“YO! MTV Raps” had an advantage that no hip-hop show after it may have had: timing. “YO!” was there for what many consider to be the “golden age” of rap music: Artists like Run-DMC and LL Cool J reaching their apex and then-young upstarts like Notorious B.I.G., Tupac, Nas and the Wu-Tang Clan kicking off their careers.
How influential were the years from 1988 to 1995 in rap music? Here’s a small sample of the legendary tracks that got airplay — many for the first time — on “YO!” during that period.
Run-DMC — “Run’s House”: The trio was the rare hip-hop act that had some play on MTV generally, thanks to rock influences on songs like “Rock Box” and “Walk This Way.” But “YO!” was the place where Run DMC didn’t need electric guitars to be loved.
Eric B. and Rakim — “Follow the Leader”: The first video on “YO!” featured one of the greatest duos of all time, one coming off a stone-cold classic of a debut album. Immediately, “YO!” showed that it was to-the-moment with what was going on in the hip-hop world.
Boogie Down Productions — “My Philosophy”: KRS-One is a beloved figure in hip-hop, in part to tracks like this, the video for which features the emcee reciting the first verse nearly a cappella. The lyric “It’s not about a salary/it’s all about reality” would end up sampled ad infinitum through rap music’s history.
EPMD — “You Gots to Chill”: Two of Long Island’s finest, EPMD released its first album “Strictly Business” the same year that “YO!” started.

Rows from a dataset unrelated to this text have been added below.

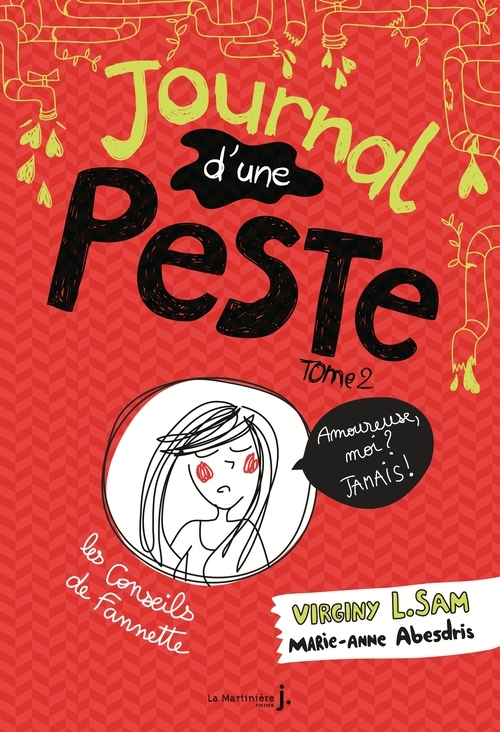couverture du document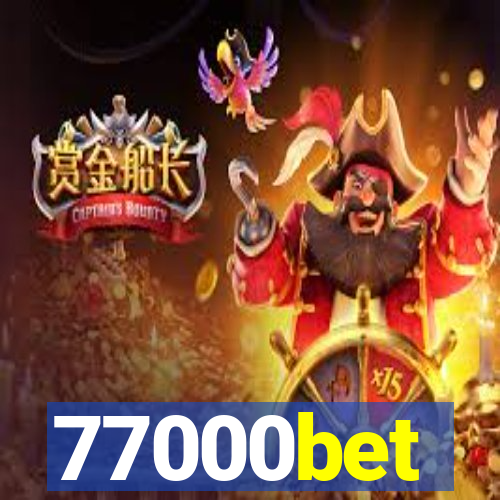 77000bet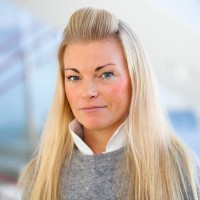 Therese Lindgren
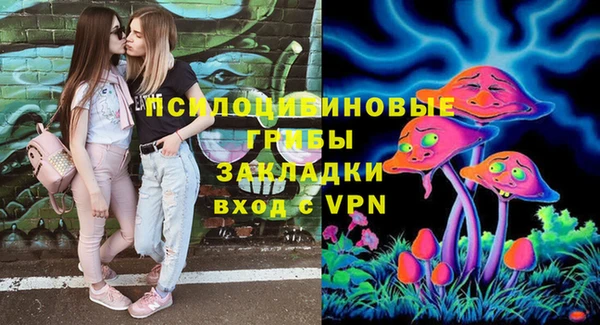 гашиш Алексин
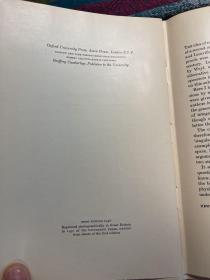 现货 Eigenfunction Expansions associated with Second-Order Differential Equations 英文原版  与二阶微分方程相联系的本征函数展开  E.C.梯其玛希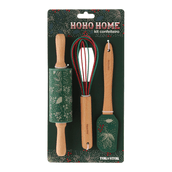 HOME-KIT-CONFEITEIRO-3PCS-MULTICOR-HOHO-HOME_ST0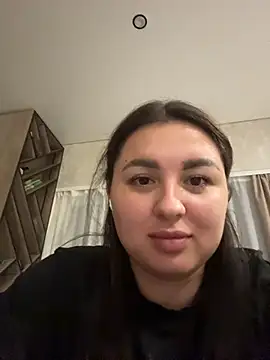 KellyNomerysx online show from 08-01-26, 06:51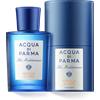 Acqua Di Parma Arancia Di Capri Eau De Toilette 180 Ml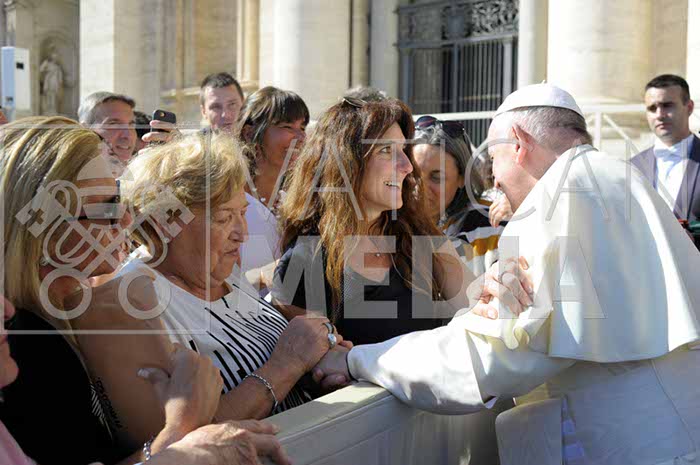 %_tempFileName336934_10102018%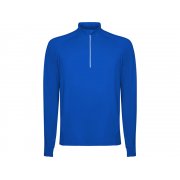 Лонгслив «Estambul», мужской арт. 1031SU05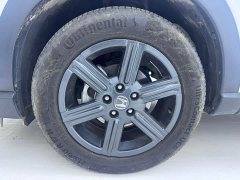 Honda XR-V 1.5L CVT Edition - фото 18
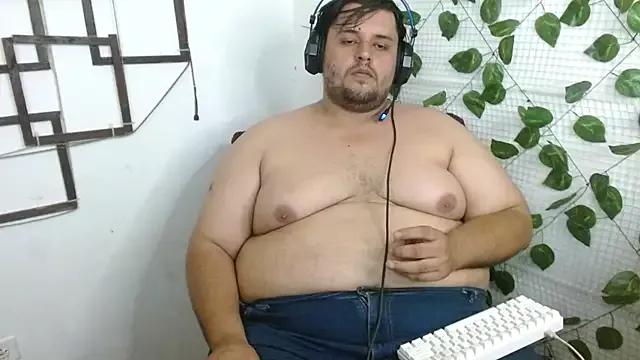altairstudiosvip_ from StripChat is Freechat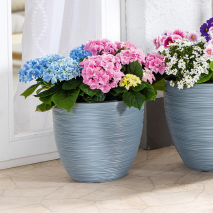 Produktbild »Blumentopf / Pflanzgefäß 'Florenz'«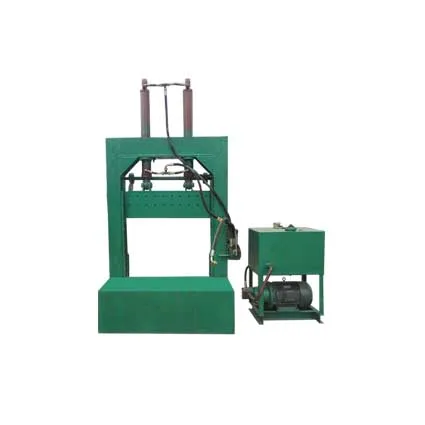 
Full-automatic press machine for sale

It hit the top of the Billboard R&B/Hip Hop albums chart, but this video helped introduce them to the world.
Big Daddy Kane — “Ain’t No Half-Steppin’”: So many of the songs from this era are still relevant today, especially from a sampling standpoint; “Half-Steppin’” has been a part of songs by Run the Jewels, Joey Bada$$, and more than 100 others, according to WhoSampled.com.
N.W.A — “Express Yourself”: Maybe the cleanest song from the West Coast collective’s seminal “Straight Outta Compton,” “Express Yourself” helped introduce an entire nation to what was going on in the culture in Los Angeles.
LL Cool J — “Mama Said Knock You Out”: It wasn’t the first hit for the emcee, but it might have been the biggest, at the time: it was hard to turn on MTV, day or night, and escape LL in that boxing ring, rapping into the announcer’s mic.
A Tribe Called Quest — “Check the Rhime”: Not only is the Queens trio’s big breakthrough video worth watching, but also look up their performance on the track in the “YO!” studio for extra credit.
Chubb Rock — “Treat ‘Em Right”: One of the biggest hits in Rock’s career, “Treat ‘Em Right” is an infectious party jam that caught fire on “YO!” and opened the Brooklyn-based emcee to a wider audience.
Notorious B.I.G. — “Juicy”: The influence of “YO!” was felt throughout MTV. By the time Biggie’s “Juicy” came out, the network had plenty of hip-hop in its heavy rotation.